THE PATIENT, A NORMAL- ly vigorous 36-year-old, shows up in her doctor's office looking ashen and frail. Her throat hurts, her head and muscles ache and for several months she has often felt too weak to stand up in the shower. She can't sleep for more than a few fitful hours at night, and her mind is a blur. Realizing that she has chronic fatigue syndrome (CFS), the doctor offers both good news and bad. "The good news is, it won't kill you," he says. "And the bad news is, it won't kill you."
In her new book, "Osler's Web" (Crown. $30), journalist Hillary Johnson brings that grim joke very much to life. Through nearly 700 pages of quick-cut vignettes, the author (herself a sufferer) chronicles the emergence of this mysterious, nonfatal affliction over the past decade, while recounting the health establishment's alleged failure to take it seriously. The book is a prodigious piece of reporting, intended as a sort of sequel to "And the Band Played On," Randy Shilts's history of AIDS in America. But CFS isn't AIDS. And while the analogy lends drama to Johnson's account, it mars the book's credibility.
As the story opens, in 1984, doctors around the country are encountering patients with chronic, inexplicable flulike ailments. In the resort town of Incline Village, Nev., Drs. Paul Cheney and Dan Peterson see such an onslaught of cases that they call on the Centers for Disease Control (CDC) to investigate. The agency sends out a pair of investigators who quickly conclude that nothing is seriously amiss. But people keep falling ill. When tests show that some have developed brain lesions and immunologic problems, the Nevada doctors suspect an infectious agent is at work. By 1988, Cheney has joined Dr. David Bell, a pediatrician in upstate New York, and Elaine de Freitas, a virologist at Philadelphia's Wistar Institute, in a search for a new virus.
With sporadic funding from patient activists, de Freitas spends five years pursuing the possibility that CFS involves a previously unknown retrovirus (the class of virus that includes HIV). She turns up tantalizing signs that it may, but when the CDC publishes a paper saying it has been unable to replicate her findings, her support evaporates. By early 1995, the saga has cost Cheney and Bell their marriages, and a regretful de Freitas fears her career as a scientist is finished. The book closes with the image of an infectious disease spreading unchecked as an arrogant medical establishment looks the other way.
It's a chilling idea, but are things really so grim? Few physicians would now deny that the condition once derided as Yuppie flu is real enough to ruin people's lives. The CDC has maintained a list of defining symptoms since 1988, and many medical centers now offer special CFS clinics. No one knows just how many people are afflicted, or why. Nothing came of the early suspicion that the Epstein-Barr virus was to blame. De Freitas still suspects a novel retrovirusand maintains that the government would have confirmed her findings had it used her methods--but viruses may well prove irrelevant.

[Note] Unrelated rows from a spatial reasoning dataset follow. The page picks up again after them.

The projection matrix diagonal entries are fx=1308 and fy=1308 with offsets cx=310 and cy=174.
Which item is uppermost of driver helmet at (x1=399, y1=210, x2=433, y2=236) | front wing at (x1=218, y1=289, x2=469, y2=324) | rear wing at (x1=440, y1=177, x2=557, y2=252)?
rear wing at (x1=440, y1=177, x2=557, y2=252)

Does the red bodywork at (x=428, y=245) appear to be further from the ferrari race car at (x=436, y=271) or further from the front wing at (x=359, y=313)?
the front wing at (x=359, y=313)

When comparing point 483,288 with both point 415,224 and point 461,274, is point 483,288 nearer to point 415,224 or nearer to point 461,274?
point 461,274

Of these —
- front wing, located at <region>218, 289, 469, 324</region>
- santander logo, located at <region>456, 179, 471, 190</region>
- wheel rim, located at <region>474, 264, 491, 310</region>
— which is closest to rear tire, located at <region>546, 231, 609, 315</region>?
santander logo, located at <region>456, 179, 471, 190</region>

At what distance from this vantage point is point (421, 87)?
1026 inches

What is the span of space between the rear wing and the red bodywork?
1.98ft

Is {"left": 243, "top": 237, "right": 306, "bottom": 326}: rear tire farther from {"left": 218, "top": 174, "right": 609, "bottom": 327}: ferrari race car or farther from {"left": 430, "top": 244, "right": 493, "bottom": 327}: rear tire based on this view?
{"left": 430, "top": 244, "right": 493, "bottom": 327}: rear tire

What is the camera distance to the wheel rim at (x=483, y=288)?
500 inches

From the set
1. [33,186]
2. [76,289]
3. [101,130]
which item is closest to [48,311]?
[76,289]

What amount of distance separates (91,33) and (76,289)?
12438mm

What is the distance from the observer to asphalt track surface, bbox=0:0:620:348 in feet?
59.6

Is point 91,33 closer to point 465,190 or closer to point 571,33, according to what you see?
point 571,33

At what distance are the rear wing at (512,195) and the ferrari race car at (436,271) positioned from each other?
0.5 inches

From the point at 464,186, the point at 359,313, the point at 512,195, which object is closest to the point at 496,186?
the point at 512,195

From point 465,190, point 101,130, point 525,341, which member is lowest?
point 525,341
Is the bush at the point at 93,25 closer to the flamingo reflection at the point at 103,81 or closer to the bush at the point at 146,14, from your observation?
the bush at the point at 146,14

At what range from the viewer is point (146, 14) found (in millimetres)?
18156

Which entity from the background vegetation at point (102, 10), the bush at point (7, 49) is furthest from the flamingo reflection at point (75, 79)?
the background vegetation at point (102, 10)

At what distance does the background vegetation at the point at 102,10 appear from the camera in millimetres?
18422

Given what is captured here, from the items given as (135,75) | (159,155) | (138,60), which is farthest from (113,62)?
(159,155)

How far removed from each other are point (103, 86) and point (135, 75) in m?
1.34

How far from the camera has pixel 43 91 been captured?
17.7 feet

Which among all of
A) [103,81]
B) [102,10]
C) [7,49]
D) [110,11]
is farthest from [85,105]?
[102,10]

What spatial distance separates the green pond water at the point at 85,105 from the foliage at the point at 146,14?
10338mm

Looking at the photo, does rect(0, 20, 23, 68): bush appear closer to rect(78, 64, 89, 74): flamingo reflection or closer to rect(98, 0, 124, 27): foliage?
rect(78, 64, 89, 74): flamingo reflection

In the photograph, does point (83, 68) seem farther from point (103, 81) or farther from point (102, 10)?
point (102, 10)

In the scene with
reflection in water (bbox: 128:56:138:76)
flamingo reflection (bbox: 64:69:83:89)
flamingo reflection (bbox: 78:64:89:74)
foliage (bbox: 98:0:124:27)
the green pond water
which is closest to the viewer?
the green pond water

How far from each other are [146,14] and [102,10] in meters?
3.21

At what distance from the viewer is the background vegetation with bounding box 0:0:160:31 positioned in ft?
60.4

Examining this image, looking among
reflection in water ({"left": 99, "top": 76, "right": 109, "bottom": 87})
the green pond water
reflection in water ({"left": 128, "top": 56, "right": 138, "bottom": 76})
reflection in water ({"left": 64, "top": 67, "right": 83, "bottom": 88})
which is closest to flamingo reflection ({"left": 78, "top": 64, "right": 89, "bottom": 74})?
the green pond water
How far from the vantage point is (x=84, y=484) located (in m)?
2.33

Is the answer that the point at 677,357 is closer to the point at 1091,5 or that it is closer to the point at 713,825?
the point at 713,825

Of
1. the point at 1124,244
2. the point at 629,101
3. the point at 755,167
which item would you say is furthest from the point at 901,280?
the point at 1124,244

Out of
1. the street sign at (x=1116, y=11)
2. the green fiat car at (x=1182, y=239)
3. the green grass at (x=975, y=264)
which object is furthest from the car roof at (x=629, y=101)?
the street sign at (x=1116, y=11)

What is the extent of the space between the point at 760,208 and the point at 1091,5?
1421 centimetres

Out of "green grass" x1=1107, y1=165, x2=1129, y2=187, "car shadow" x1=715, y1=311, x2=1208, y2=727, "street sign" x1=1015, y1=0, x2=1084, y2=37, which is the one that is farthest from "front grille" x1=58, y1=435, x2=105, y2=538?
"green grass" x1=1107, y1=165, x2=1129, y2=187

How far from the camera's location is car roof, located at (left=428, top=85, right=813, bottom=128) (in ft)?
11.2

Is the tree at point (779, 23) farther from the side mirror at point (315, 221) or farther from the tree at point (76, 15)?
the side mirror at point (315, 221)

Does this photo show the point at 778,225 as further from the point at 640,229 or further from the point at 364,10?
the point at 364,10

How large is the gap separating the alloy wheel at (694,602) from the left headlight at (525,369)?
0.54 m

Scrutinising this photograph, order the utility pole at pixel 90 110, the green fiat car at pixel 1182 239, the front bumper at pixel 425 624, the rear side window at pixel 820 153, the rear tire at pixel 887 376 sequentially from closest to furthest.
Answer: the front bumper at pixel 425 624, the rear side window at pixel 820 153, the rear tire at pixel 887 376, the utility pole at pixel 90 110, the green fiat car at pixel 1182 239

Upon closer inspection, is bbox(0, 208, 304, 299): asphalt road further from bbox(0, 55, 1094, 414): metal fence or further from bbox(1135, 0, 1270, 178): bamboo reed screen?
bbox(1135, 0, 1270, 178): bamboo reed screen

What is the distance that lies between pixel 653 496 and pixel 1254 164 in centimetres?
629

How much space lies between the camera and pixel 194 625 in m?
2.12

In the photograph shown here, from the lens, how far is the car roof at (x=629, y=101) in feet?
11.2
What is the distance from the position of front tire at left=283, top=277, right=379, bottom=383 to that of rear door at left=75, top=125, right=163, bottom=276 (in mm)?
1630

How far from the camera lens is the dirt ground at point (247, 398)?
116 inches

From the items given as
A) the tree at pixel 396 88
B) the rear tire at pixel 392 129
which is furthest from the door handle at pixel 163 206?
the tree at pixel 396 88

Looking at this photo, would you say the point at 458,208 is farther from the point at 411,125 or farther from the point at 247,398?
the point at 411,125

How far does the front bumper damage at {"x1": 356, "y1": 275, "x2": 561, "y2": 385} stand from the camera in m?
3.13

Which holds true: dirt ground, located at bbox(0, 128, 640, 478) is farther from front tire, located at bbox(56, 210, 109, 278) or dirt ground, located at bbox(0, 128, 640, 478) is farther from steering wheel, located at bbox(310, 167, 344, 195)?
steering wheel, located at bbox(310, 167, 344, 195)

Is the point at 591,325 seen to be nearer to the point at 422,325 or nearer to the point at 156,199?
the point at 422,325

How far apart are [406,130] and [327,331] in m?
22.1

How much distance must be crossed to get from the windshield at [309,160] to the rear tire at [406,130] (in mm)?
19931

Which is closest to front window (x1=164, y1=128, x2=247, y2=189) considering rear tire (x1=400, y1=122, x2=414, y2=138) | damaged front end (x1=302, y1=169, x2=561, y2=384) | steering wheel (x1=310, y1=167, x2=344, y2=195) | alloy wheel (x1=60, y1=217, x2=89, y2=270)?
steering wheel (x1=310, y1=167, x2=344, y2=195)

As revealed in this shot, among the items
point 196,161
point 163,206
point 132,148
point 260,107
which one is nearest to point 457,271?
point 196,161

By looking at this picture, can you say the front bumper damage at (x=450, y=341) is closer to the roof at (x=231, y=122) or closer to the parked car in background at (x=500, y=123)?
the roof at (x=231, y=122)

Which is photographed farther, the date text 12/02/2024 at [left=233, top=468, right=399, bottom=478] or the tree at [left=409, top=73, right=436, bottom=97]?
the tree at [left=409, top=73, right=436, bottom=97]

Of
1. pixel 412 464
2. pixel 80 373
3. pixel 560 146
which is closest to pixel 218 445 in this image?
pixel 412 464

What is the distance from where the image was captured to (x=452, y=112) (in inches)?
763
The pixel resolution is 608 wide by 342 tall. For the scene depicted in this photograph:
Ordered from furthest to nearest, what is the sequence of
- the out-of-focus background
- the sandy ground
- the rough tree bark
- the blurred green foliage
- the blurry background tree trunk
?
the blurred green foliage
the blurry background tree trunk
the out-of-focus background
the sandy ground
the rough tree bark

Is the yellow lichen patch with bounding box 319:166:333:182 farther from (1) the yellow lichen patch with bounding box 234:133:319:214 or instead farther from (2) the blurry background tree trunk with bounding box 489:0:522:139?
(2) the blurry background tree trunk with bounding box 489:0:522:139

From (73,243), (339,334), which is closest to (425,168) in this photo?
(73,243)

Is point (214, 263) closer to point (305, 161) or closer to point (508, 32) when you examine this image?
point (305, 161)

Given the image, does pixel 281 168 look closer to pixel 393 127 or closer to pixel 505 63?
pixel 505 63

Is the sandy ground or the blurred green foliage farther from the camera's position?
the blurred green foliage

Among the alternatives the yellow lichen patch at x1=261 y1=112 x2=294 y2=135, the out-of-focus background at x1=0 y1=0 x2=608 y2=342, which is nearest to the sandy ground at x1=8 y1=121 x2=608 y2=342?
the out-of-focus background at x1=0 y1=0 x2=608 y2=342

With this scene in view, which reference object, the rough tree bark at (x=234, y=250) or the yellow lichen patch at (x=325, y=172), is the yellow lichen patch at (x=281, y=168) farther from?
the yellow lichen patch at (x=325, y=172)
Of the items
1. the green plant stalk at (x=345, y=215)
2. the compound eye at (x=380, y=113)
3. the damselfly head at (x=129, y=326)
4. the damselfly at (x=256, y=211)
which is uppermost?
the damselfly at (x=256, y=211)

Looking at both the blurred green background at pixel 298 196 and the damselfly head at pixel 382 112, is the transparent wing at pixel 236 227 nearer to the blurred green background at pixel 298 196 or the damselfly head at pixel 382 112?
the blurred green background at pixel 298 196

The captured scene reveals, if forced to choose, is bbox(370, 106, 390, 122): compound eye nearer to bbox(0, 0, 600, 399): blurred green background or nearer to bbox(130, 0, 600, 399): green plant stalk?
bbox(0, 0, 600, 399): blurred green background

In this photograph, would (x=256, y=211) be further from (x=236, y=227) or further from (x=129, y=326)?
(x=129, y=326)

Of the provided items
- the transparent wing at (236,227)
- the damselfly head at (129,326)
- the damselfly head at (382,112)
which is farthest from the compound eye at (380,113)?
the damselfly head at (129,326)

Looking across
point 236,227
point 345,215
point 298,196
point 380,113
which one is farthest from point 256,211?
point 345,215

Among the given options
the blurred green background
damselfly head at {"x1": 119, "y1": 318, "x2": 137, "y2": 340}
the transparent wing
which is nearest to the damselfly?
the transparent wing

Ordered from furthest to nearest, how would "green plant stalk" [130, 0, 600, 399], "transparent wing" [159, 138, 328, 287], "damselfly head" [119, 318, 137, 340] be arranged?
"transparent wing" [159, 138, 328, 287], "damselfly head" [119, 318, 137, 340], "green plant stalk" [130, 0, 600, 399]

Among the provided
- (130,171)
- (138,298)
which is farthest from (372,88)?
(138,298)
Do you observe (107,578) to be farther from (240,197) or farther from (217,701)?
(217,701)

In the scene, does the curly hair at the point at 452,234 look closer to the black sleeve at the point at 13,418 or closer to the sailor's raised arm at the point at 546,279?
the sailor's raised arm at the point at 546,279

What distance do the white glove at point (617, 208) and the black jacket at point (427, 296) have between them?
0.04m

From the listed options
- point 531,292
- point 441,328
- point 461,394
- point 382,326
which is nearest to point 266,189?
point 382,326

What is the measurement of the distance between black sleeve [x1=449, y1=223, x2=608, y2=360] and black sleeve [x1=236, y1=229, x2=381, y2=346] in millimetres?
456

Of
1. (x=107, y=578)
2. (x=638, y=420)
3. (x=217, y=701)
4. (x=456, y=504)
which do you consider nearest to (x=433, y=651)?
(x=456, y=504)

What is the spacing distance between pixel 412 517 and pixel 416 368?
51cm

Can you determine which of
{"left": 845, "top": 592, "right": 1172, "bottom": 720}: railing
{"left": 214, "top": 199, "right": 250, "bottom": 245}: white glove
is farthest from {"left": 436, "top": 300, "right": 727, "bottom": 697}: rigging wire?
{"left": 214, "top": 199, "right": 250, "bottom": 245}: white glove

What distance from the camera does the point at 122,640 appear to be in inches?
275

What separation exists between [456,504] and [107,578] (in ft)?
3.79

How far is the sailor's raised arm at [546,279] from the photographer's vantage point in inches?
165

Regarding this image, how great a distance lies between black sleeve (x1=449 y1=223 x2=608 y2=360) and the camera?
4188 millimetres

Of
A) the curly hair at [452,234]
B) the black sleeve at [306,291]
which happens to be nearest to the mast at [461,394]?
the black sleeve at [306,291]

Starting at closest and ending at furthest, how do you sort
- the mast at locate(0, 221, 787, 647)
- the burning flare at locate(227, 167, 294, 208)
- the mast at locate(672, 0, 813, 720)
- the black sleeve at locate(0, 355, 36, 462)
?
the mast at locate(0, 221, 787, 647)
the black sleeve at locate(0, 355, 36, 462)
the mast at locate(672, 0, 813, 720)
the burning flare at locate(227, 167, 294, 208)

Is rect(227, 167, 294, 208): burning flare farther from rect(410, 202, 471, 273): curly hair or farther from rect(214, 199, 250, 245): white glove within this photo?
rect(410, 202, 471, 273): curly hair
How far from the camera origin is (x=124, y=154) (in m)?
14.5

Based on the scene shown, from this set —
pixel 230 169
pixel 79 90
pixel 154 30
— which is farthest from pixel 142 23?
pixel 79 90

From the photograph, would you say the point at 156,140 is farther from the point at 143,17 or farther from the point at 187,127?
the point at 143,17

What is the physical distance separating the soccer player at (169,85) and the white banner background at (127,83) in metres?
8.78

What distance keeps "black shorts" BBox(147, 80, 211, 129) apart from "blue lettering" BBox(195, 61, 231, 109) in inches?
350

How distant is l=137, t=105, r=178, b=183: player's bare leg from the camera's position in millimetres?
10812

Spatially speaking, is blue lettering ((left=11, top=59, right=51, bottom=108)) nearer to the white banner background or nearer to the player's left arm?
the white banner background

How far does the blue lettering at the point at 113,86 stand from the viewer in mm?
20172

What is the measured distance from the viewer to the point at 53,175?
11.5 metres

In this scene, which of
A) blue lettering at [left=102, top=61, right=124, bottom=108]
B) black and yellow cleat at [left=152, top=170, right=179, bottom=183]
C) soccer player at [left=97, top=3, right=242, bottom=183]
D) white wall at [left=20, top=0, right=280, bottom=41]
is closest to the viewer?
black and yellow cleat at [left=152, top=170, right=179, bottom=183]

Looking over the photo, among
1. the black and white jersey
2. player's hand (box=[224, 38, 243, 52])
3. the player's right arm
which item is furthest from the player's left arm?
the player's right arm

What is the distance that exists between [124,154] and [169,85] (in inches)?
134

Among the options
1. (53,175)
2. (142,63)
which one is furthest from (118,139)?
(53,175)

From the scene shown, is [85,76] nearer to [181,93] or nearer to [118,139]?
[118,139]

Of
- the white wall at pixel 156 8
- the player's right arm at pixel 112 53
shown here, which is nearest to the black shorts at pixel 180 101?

Johnson insists CFS must be contagious because people so often fall ill in clusters. But when a patients' organization recently asked a group of experts to weigh that assertion, 12 out of 13 agreed it was premature. "The current body of scientific evidence argues against the possibility that CFS is caused by an infectious agent, known or unknown," wrote Dr. William Reeves, the CDC's current point man. Contagious diseases can usually be traced from one locale to another through individual contacts. That hasn't been true of CFS.
Johnson doesn't dwell on treatment in "Osler's Web" (named after a 19th-century physician who stressed the importance of listening to the patient), but soon after she finished her book, researchers reached what may be a turning point. In studying neurally mediated hypotension (NMH)--a condition in which inadequate upper-body blood pressure causes fainting spells--scientists at Johns Hopkins noticed that sufferers often experience periods of CFS-like exhaustion. When the researchers strapped 23 CFS patients to "tilt tables" to see how prolonged vertical suspension would affect them, all but one got lightheaded or fainted. And when 19 of them tried drugs and high-sodium diets to raise their blood pressure, nine reported "complete or near-complete resolution of all symptoms." Dr. Peter Rowe, who helped direct the study, says the Hopkins group has been overwhelmed by desperate patients. "When they get better," he says, "they're ready to write us into their wills."
No one knows what proportion of CFS patients suffer from NMH. But Dr. Stephen Straus, an NIH researcher and one of the villains in the book, is now working with the Hopkins team. Meanwhile, the federal government is spending $12 million on other CFS-related research this year, up from $400,000 in 1988. There's no question the health establishment has erred on the side of complacency. But it's a stretch to suggest, as Johnson does, that CFS could "turn out to be among the most shameful chapters in medical history."